Here is and illuminating answer i copy down from piazza: "Shallow copy - your first code chunk has 3 assignments and 1 shallow copy. copy.copy(x) creates a new object y, with id(y) ≠ id(x), such that for every attribute s of x, id(x.s) = id(y.x). So y is a distinct copy of x in basically the most superficial (shallow) way possible."
2. I am having trouble understanding the code for reversing a linked list.
3. when i can an object of a class in python shell, does it return __str__ or __repr__ of the object

Saturday, March 1, 2014

Week 7 on recursion

As the saying goes practice makes perfect, I feel like I am currently exercising this idiom on recursion. Though perfect is well ahead of me, I can a great leap I took in understanding and applying of recursion. I still remember the day when the prof introduced recursion with nested list. I was so frustrated, confused and lost and recursion became what my friend and I were discussing on a friday night dinner.

Till now, each week's material is closely related to recursion. I think I cover partially in each week's post, just for your information. Since this week we had a term test, I think everybody did a systematic review over the past 7 weeks' material. Undoubtedly, my understanding of recursion is enhanced through this practice, particularly by looking back to all the slides and labs.

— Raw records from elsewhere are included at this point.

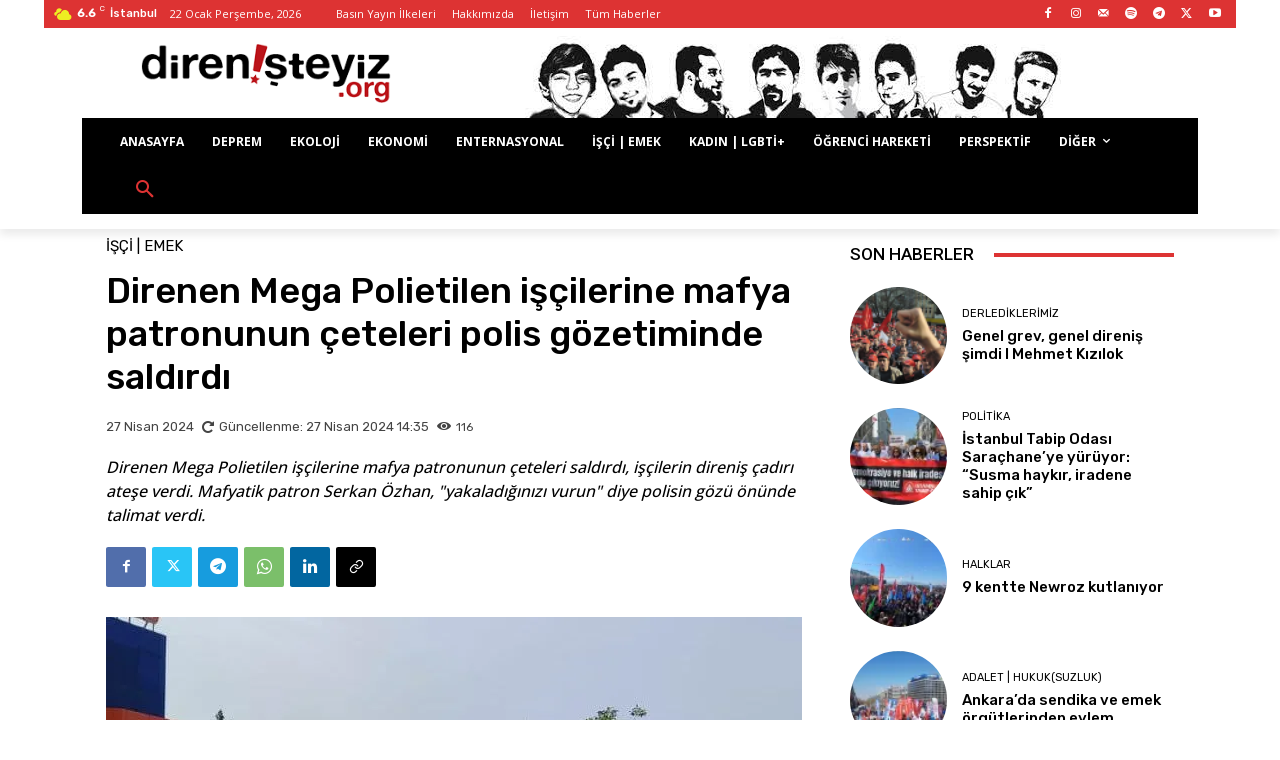

--- FILE ---
content_type: text/html; charset=UTF-8
request_url: https://direnisteyiz31.org/wp-admin/admin-ajax.php?td_theme_name=Newspaper&v=12.7.1
body_size: -386
content:
{"280435":116}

In my way of solving the recursive problem, it is necessary to start from the simplest. For example, given a problem with nested list, we can start with a 0 nested list(just a simple list) to see what's the question is asking for. A little sketching or drawing never hurts.
Speaking of the essence of recursion, the next step is what the professor call the recursion insight, which is how we build up recursion on the previous case. In this section, there are generally two ways of writing the codes. Most of the examples given in class is written in the form of list comprehension. I find this a little difficult to understand at first, but after a long time training, sometimes this is the only solution I can think of. List comprehension requires one to be familiarized with the many methods list has, namely, sum, any, all...Nevertheless, it has its constraint when the problem become more complicated all the scenario can't be covered in one or two lines. This is when we should adopt the block method. I remembered I was stuck the third question in lab 4 for so long. It made me realize the the importance of flexibility in choosing which method to use in writing code. Notably, in a block from, it is importance to have a return statement when you call the function itself or whenever you wan the result in this step to be used in the nest. I made a lot of mistakes here and just to remind everyone.
Finally, I finish up recursion with the base case. I know I am kind of doing the second and third steps backwards and ocaasionally, I even forget about the base case. Interestingly, sometimes the base case is latently wired in the code that doesn't require significant efforts to write it. E.g. when we want to sum up all the items in a nested list. The base case is automatically sum(a certain list).

Below is a interesting example (kind of tricky) I found in the tree structure codes:
counting the leaves in a tree: return sum(count(i) for i in t.children) + (0 if t.children else 1)
The simplest case is where the height of the tree is 0. This t.children == False, return 1
Whereas the recursion insight is more mathematically—count the leaves of each of its children.
The trickiest part i find is who the data is accumulated. When I was thinking about this question myself, I didn't think of the second part of the return statement. This elaborate design accumulates nothing if a tree has any children, but when it reaches the leaves, return 1. Then sum it up, thereby competing the code.

Recursion is indeed an artistic design and a product of wisdom.